Recently Chris and I have been watching the TV show “The Good Place.” The premise of the show is that after we die, only people who led exemplary lives made up of overwhelmingly good actions go to “The Good Place” – and everyone else, including all dead US presidents except Abraham Lincoln, end up in The Bad Place, marked primarily by torture and lots of screaming. Eleanor Shellstrop, the main character, is a particularly mediocre human who, by some kind of celestial bureaucratic error, has mistakenly ended up in the Good Place.

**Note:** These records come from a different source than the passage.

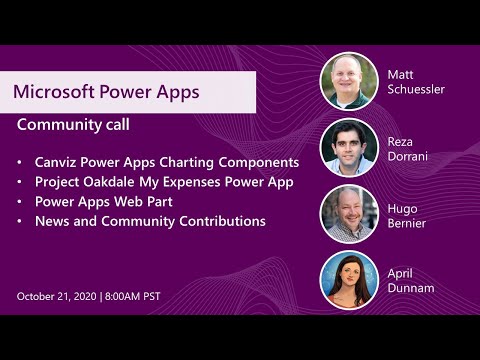 Microsoft Power Apps

Community call

• Canviz Power Apps Charting Components
• Project Oakdale My Expenses Power App
• Power Apps Web Part
• News and Community Contributions

October 21, 2020 | 8:00AM PST

Matt Schuessler

Reza Dorrani

Hugo Bernier

April Dunnam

She quickly realizes she needs to bone up on how to be a good person if she wants to keep her spot in this paradise.
Raised by self-involved parents who taught her, by their neglect, that relying on other people was weak, Eleanor’s behavior on earth pushed others away: she was routinely selfish, rude, and dishonest to friends and strangers alike.
So after a lifetime of shirking responsibility and dumping on others, Eleanor has a hard time shifting gears. In the first episode she lies, talks badly about her neighbors, drinks to excess, and steals jumbo cocktail shrimp from a housewarming party. But with the help of a deceased ethics professor, she begins to realize that there is another way – that acknowledging her shortcomings and her dependence on others creates in her a capacity for empathy and, eventually, she begins to consider others’ well-being as important as, or even more important than, her own.
In the second half of today’s Gospel reading, Jesus welcomes and blesses little children, telling the disciples that “whoever does not receive the kingdom of God as a little child will never enter it.” We often talk about how innocent and pure children are, that they have to be taught to hate and exclude. But as the mother of a preschooler who has observed a lot of playdates in the last four years, I can confirm that kids start out a lot like Eleanor: they want and will grab whatever toy is most interesting, particularly if someone else has it; they don’t particularly want to share; they want to follow their own agendas and often throw fits to try to get their way; they leave messes everywhere with no thought of cleaning up after themselves; and depending on the kid, they may see it as no big deal to tell a fib to avoid consequences. Kids have to be taught to hate and exclude, yes, but in my experience, they also have to be taught to be generous, to take turns, to have self control, to compromise, to be honest, to take responsibility for their actions, and to put someone else’s needs or desires ahead of their own.
We talked a few weeks ago about how welcoming a little child in Jesus’ time meant putting those with the least power at the middle of the discussion – something we honor today with our Neighbors in Need offering. Today we get another perspective on why Jesus holds up children as the way into the kindom of heaven: like Eleanor, they are smack in the middle of learning how to be good people, and they have no illusions that they aren’t capable of changing just because they’ve always been that way. Children are inherently open to growth and new perspectives, and they shift our perspectives by questioning why things are done the way they are, They are often vulnerable, sharing their innermost thoughts and feelings, in ways we adults have long forgotten how to do.
In divorce, children are a pivot point: they can bring out our worst as we battle for control via custody rights; or they can bring out our best selves, softening our hearts to develop a respectful, working relationship with our ex for the good of our kids.
I don’t think Jesus had – or has – any illusions about how prone we humans are to missing the mark, to failing, to hurting one another. But I think he also has no illusions about our ability to become better people than we were – to face our brokenness, even our broken covenants, with the vulnerability and open-heartedness of a child; to admit when something has gone wrong; to channel our rage into change; and to proceed not with violence or hatred or hard hearts, but with courage and compassion, committed to a new and different way.